Prompt:
Starting with the line containing "What kind of chart is shown on the slide? Bar" and continuing through the line containing "What share of respondents gave a Score 1-5", reproduce those lines of the listing with "respondents" changed to "participants" and nothing else altered. Omit the pictures from your answer.

Dataset entries:
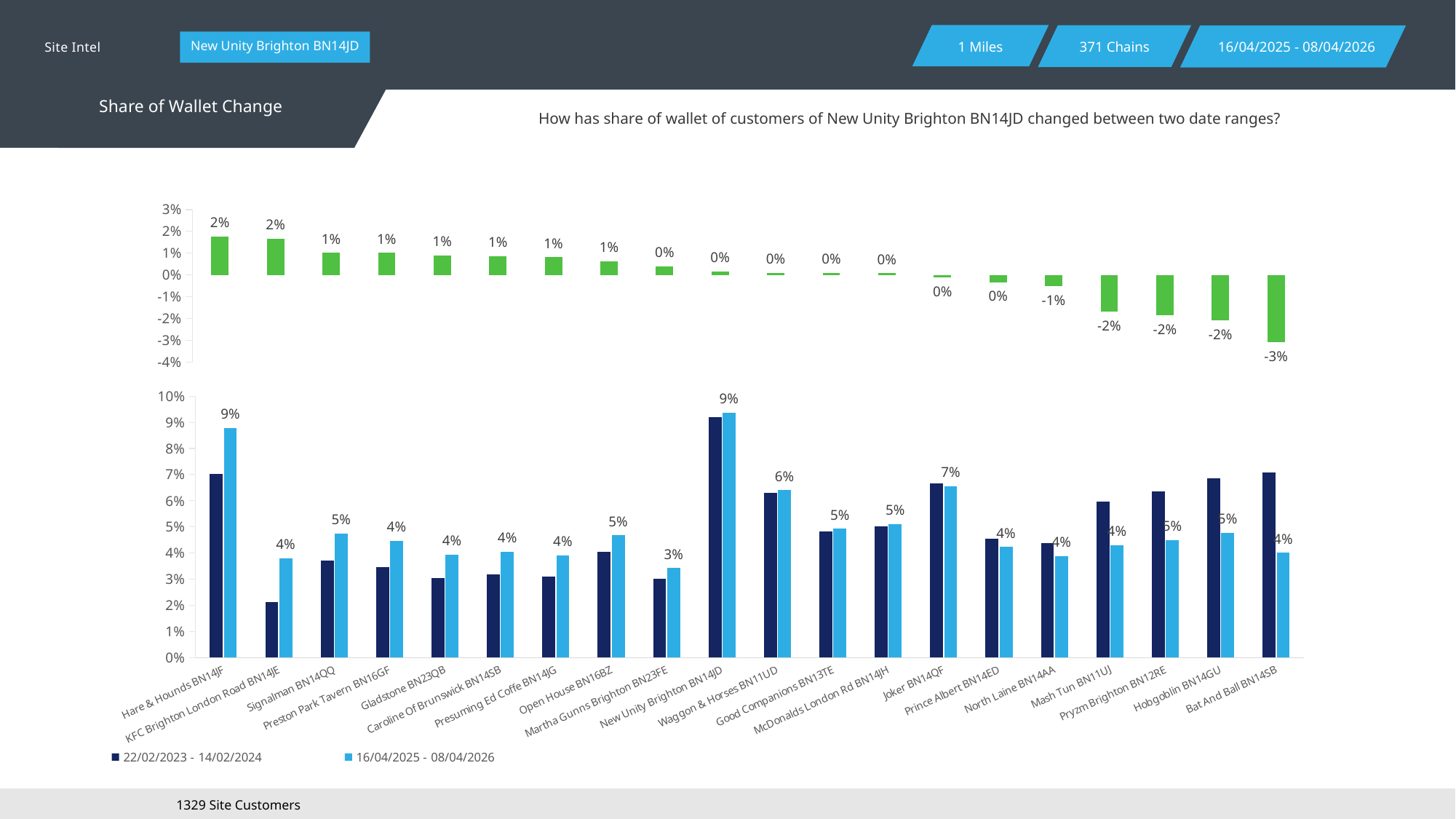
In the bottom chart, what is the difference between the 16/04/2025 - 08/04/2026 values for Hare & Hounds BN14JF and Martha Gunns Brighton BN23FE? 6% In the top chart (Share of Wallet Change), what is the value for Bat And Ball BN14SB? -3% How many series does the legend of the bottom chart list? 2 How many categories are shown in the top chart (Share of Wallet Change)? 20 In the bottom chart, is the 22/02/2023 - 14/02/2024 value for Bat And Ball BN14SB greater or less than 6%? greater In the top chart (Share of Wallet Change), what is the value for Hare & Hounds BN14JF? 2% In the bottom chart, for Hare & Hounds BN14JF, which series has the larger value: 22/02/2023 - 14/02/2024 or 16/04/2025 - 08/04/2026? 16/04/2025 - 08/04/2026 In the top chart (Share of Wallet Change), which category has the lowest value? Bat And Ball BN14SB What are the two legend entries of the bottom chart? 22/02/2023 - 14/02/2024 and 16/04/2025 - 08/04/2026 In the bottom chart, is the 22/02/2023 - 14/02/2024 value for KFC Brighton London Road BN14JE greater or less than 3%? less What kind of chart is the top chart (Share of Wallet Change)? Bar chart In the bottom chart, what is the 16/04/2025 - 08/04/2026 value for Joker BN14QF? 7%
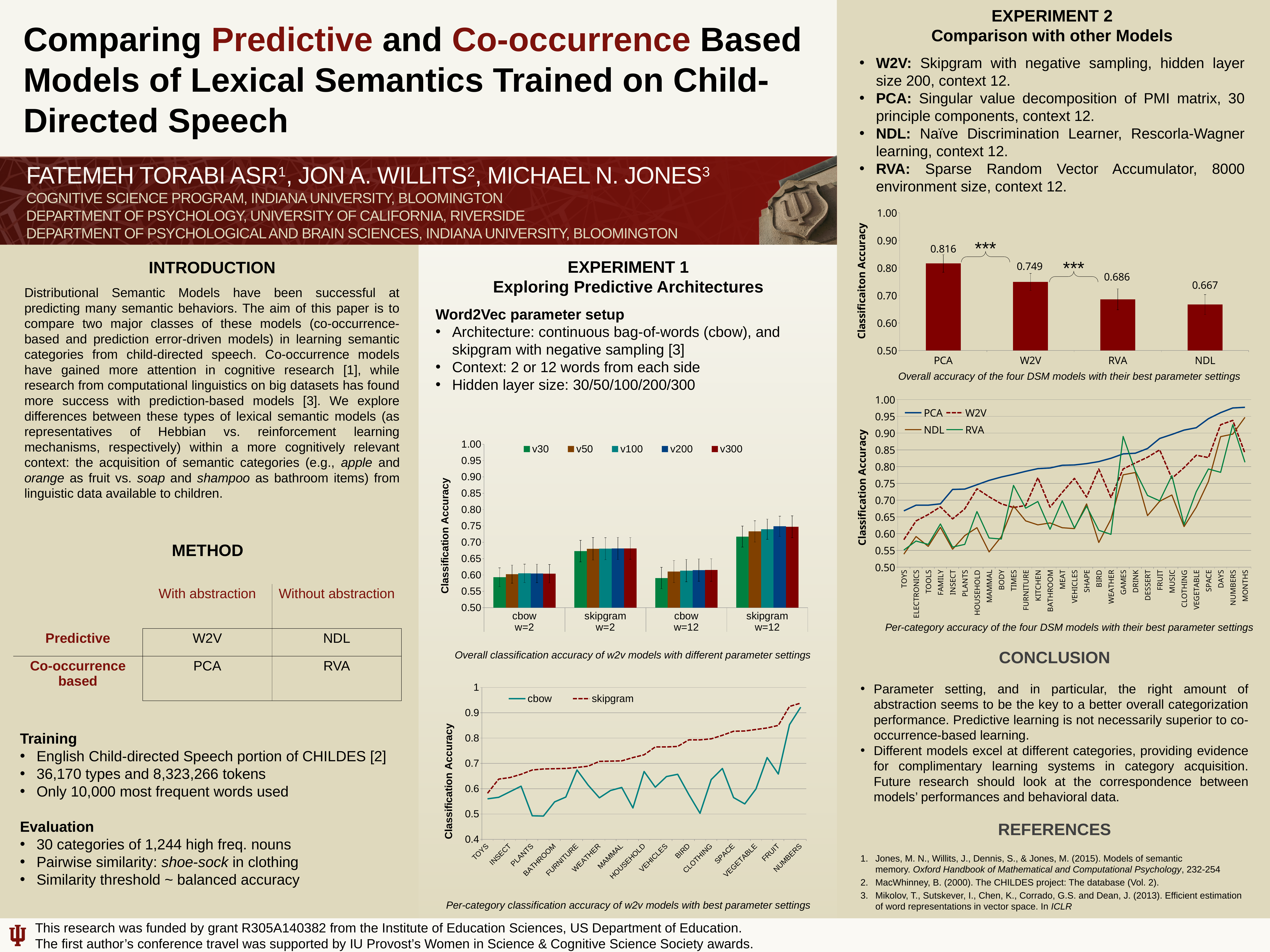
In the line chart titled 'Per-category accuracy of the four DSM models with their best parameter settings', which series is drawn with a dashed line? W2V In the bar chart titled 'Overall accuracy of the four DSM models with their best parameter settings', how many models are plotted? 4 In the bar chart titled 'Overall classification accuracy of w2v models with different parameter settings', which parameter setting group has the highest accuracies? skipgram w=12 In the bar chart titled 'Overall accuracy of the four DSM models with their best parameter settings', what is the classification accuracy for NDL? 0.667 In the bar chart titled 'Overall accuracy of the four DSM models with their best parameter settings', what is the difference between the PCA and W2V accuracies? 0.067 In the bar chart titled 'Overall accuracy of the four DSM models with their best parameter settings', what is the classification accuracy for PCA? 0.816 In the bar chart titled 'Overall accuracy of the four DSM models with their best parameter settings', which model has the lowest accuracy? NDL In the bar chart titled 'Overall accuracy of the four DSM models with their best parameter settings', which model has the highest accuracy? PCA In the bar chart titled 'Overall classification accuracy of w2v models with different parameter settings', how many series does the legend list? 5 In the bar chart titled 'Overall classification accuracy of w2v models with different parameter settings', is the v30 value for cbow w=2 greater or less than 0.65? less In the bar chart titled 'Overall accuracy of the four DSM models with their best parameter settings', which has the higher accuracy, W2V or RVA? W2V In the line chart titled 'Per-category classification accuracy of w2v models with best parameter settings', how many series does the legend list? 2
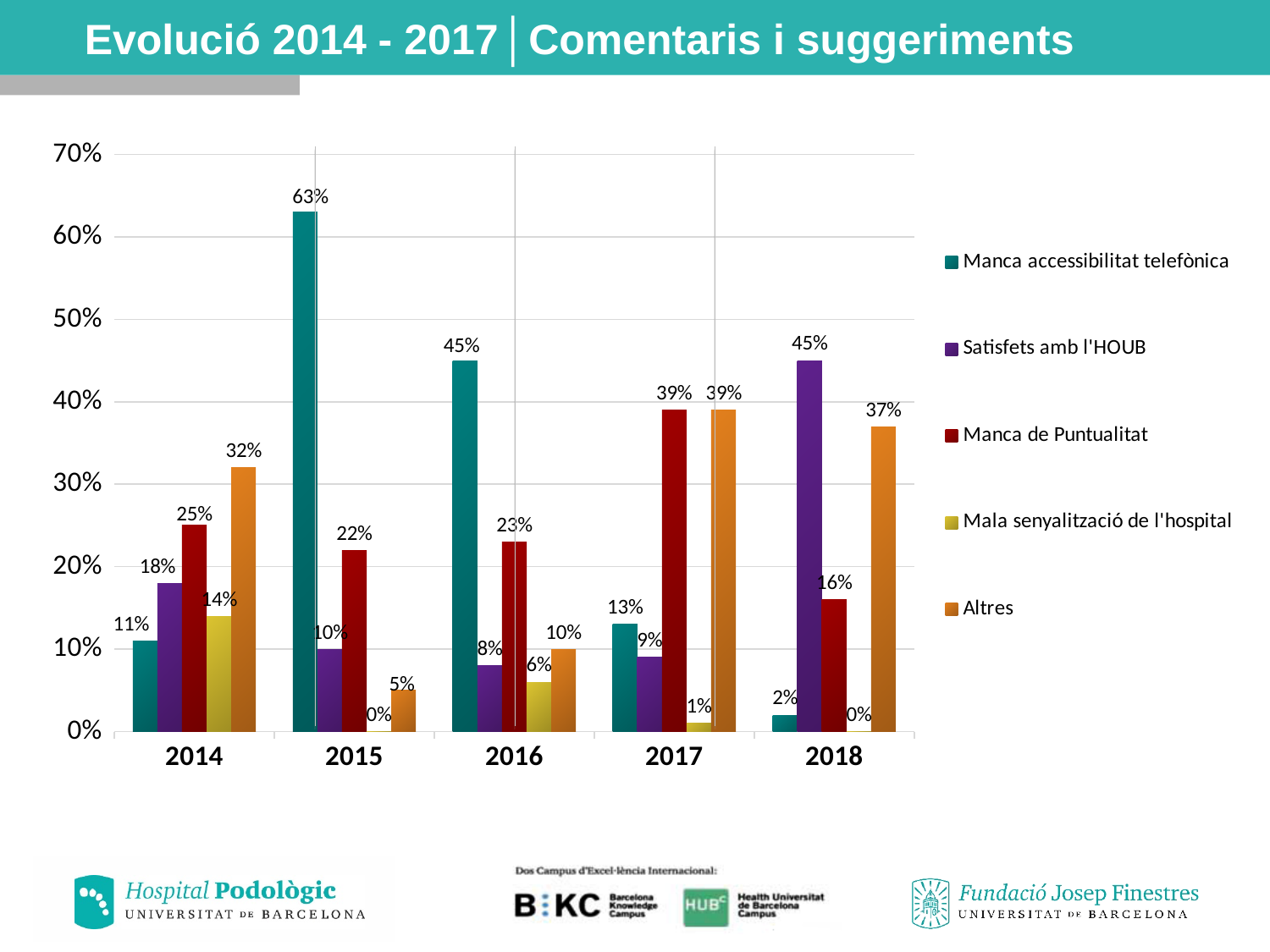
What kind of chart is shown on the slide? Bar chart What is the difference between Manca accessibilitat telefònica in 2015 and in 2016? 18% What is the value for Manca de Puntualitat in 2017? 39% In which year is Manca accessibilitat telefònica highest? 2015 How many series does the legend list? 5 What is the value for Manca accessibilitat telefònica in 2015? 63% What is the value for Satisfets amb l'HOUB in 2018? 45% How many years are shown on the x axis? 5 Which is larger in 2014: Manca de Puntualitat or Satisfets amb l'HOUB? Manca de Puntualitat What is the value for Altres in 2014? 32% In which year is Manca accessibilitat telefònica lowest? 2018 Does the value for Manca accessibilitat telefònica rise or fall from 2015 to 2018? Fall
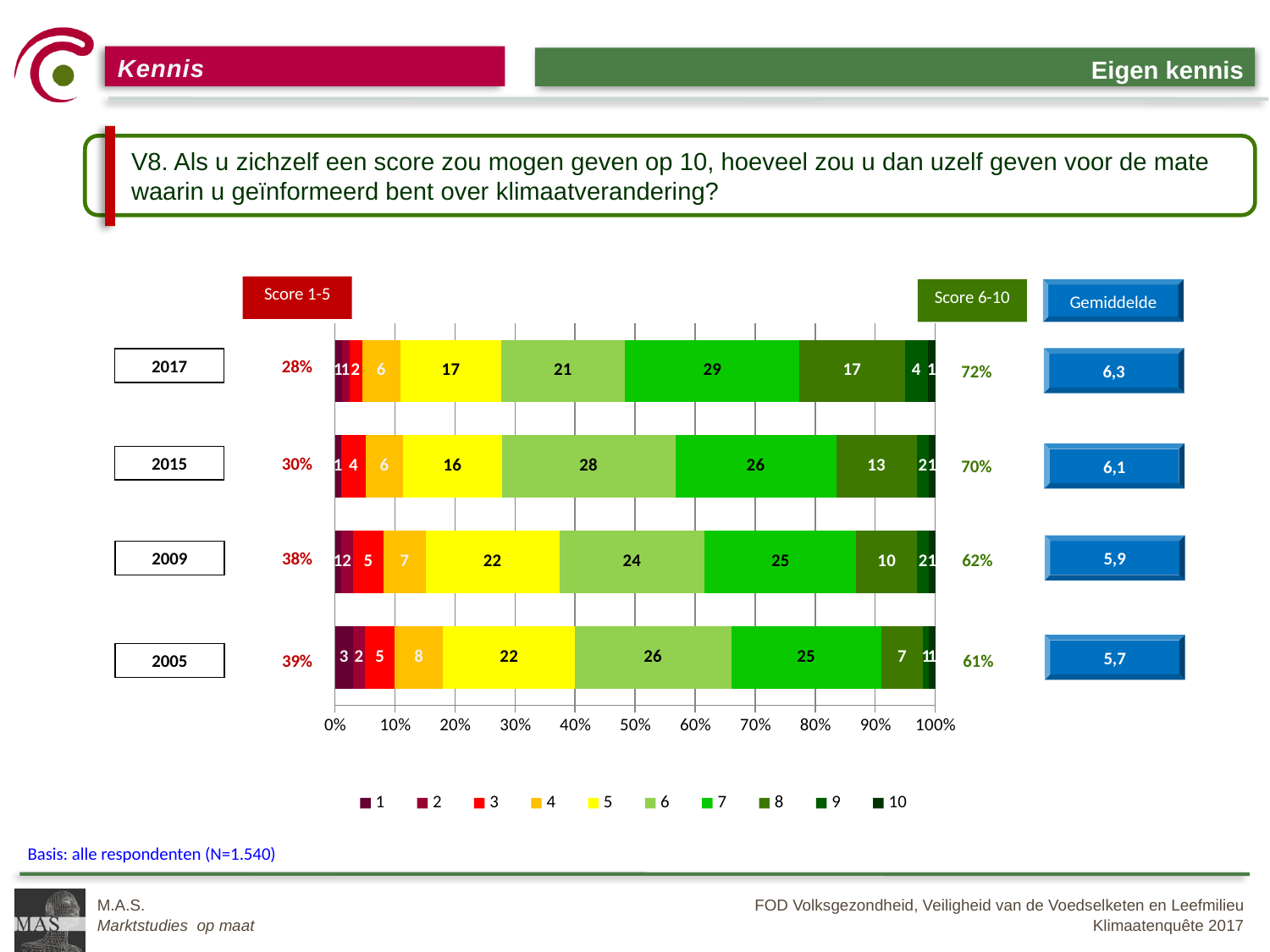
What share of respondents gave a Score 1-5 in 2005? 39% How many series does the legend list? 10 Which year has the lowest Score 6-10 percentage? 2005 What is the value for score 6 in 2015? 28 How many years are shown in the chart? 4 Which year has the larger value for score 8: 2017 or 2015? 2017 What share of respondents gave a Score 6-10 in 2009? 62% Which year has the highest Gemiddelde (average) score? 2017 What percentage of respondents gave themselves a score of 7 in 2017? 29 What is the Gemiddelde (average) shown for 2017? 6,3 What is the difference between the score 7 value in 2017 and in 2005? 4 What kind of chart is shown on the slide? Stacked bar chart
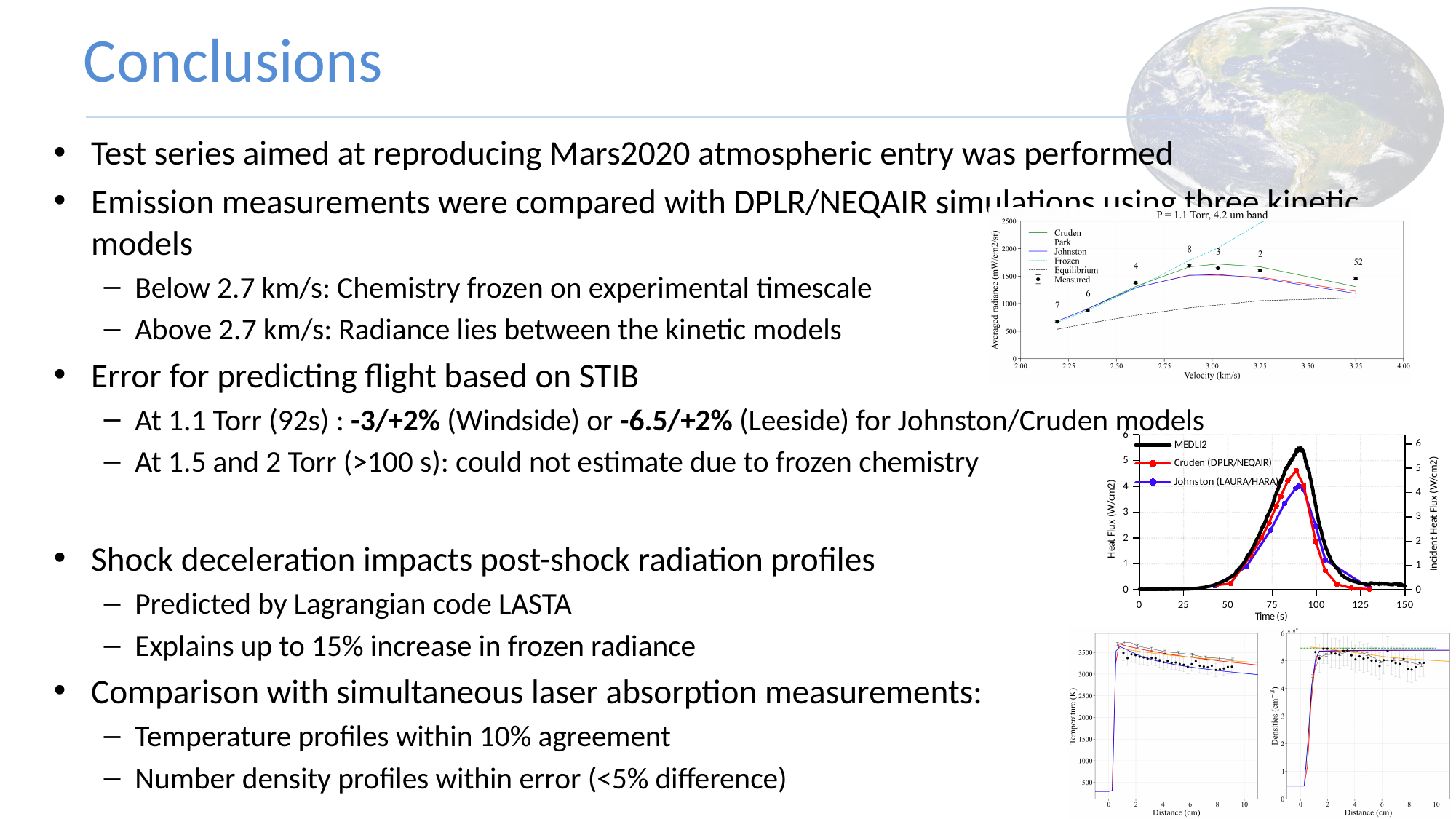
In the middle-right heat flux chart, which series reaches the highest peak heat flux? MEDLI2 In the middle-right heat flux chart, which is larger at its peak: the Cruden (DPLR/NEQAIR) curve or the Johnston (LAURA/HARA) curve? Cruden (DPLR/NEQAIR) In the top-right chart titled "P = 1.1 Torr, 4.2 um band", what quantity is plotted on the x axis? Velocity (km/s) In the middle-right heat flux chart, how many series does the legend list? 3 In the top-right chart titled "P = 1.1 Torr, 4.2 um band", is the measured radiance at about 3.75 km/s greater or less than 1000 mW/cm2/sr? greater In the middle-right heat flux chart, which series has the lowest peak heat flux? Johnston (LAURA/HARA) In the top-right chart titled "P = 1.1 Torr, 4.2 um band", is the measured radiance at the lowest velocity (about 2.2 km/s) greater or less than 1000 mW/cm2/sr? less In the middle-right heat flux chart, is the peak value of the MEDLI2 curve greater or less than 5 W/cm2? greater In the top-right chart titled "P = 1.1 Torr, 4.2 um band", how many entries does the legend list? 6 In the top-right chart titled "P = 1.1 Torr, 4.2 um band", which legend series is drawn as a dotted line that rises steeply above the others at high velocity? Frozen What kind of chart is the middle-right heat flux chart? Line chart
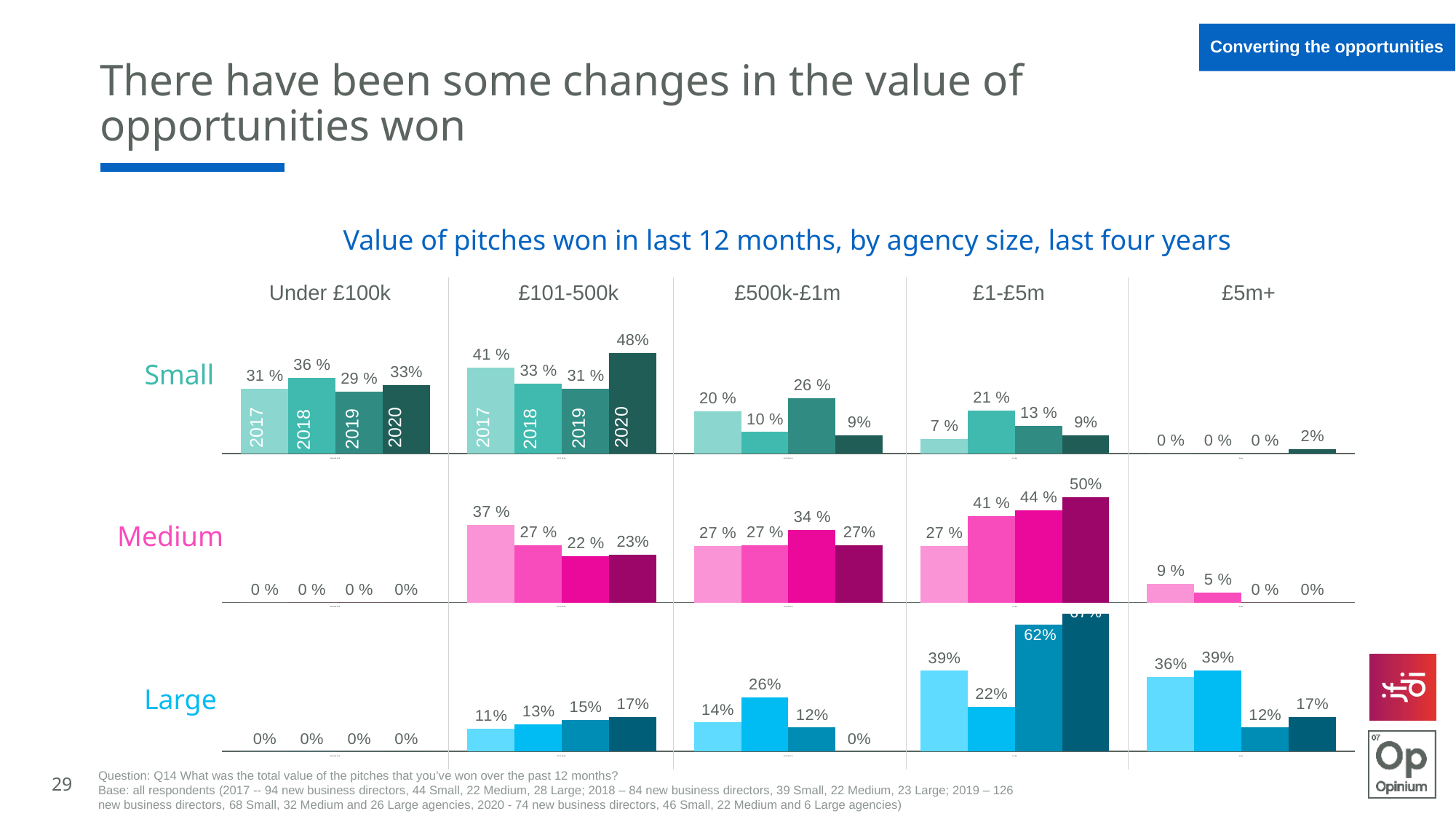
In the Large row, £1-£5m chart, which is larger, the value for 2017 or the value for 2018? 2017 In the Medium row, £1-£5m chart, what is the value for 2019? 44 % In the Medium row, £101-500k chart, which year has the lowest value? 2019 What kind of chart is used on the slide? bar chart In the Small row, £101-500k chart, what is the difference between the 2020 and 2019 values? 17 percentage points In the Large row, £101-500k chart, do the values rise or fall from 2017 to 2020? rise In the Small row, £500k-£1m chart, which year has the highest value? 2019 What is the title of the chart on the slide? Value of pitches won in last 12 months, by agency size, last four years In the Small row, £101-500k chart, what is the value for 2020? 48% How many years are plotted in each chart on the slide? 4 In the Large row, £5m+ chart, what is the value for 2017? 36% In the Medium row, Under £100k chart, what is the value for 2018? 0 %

Response:
What kind of chart is shown on the slide? Bar chart What is the difference between Manca accessibilitat telefònica in 2015 and in 2016? 18% What is the value for Manca de Puntualitat in 2017? 39% In which year is Manca accessibilitat telefònica highest? 2015 How many series does the legend list? 5 What is the value for Manca accessibilitat telefònica in 2015? 63% What is the value for Satisfets amb l'HOUB in 2018? 45% How many years are shown on the x axis? 5 Which is larger in 2014: Manca de Puntualitat or Satisfets amb l'HOUB? Manca de Puntualitat What is the value for Altres in 2014? 32% In which year is Manca accessibilitat telefònica lowest? 2018 Does the value for Manca accessibilitat telefònica rise or fall from 2015 to 2018? Fall
What share of participants gave a Score 1-5 in 2005? 39% How many series does the legend list? 10 Which year has the lowest Score 6-10 percentage? 2005 What is the value for score 6 in 2015? 28 How many years are shown in the chart? 4 Which year has the larger value for score 8: 2017 or 2015? 2017 What share of participants gave a Score 6-10 in 2009? 62% Which year has the highest Gemiddelde (average) score? 2017 What percentage of participants gave themselves a score of 7 in 2017? 29 What is the Gemiddelde (average) shown for 2017? 6,3 What is the difference between the score 7 value in 2017 and in 2005? 4 What kind of chart is shown on the slide? Stacked bar chart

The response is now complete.